Texto para leer:
============
La firma ‘Francisco Oliveros S.A.’ fue usurpada durante los años de la guerra civil por el llamado Consejo Obrero de Metalúrgicos que se hizo cargo de la fábrica. La tragedia se cebó con los talleres y con la familia propietaria, ya que los hermanos Francisco y José Oliveros Ruiz fueron ejecutados en Turón. Al terminar la guerra el tercer hermano, Antonio, médico de profesión, decidió continuar con el proyecto industrial que había iniciado su padre medio siglo atrás. En el verano de 1939 ya aparecía el anuncio de la empresa informando a la ciudad de su puesta en funcionamiento: “Grandes talleres de fundición, construcciones metálicas, carpintería, construcción y reparación de material ferroviario con vía apartadero de los ferrocarriles andaluces”.
============
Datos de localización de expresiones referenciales

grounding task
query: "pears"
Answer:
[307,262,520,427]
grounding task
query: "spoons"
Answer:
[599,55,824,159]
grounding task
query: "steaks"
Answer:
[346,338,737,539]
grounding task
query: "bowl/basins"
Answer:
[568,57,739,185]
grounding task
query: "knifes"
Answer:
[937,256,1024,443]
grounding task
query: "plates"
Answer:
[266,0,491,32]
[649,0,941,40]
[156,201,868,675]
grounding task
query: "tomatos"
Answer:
============
Preguntas:
• A. Responde según el texto sobre la empresa Francisco Oliveros:
(i) ¿Quién se hizo cargo de la fábrica durante la guerra civil?
(ii) ¿Dónde fueron ejecutados Francisco y José Oliveros Ruiz?
(iii) ¿Cuándo aparecía ya el anuncio de la puesta en funcionamiento de la empresa?
• B. Retoma el texto sobre la empresa Francisco Oliveros a partir de su última frase.
Los registros no son necesarios.

Resultados por tarea:
• A.
(i) El llamado Consejo Obrero de Metalúrgicos.
(ii) En Turón.
(iii) En el verano de 1939.

• B.
Antonio Oliveros recuperó la propiedad de la fábrica y en unas semanas consiguió reunir a un equipo de cincuenta operarios de la máxima competencia para poner en marcha la fundición. Contó en los primeros tiempos con la colaboración de los dos primeros directores que tuvo la fábrica después de la guerra: Vicente Navarro Gay y Faustino Casanueva, ingenieros industriales. Se empezó trabajando con unas instalaciones que no superaban los cuatro mil metros cuadrados de superficie, y en quince años los talleres de Oliveros ya se extendían hasta los cincuenta mil metros cuadrados. Contaba el centro, además de los espacios dedicados a talleres, con un edificio de dos plantas: la baja dedicada a almacenes, garaje, economato, portería y guardas, y la planta alta a oficinas, comedor obrero, servicio médico y viviendas del personal directivo. El pequeño ambulatorio médico contaba con un moderno aparato de rayos x y el economato era utilizado también por los empleados de la Junta de Obras del Puerto. En el comedor, cuyas ventanas daban a la Rambla, no se servían comidas, pero era el escenario donde se reunían los obreros que decidían llevarse el almuerzo al trabajo.
En medio de aquellas instalaciones había un inmenso patio donde estaban las duchas colectivas, y grandes solares al aire libre que en los años veinte y treinta se utilizaron por los obreros para jugar partidos de fútbol en los días de feria.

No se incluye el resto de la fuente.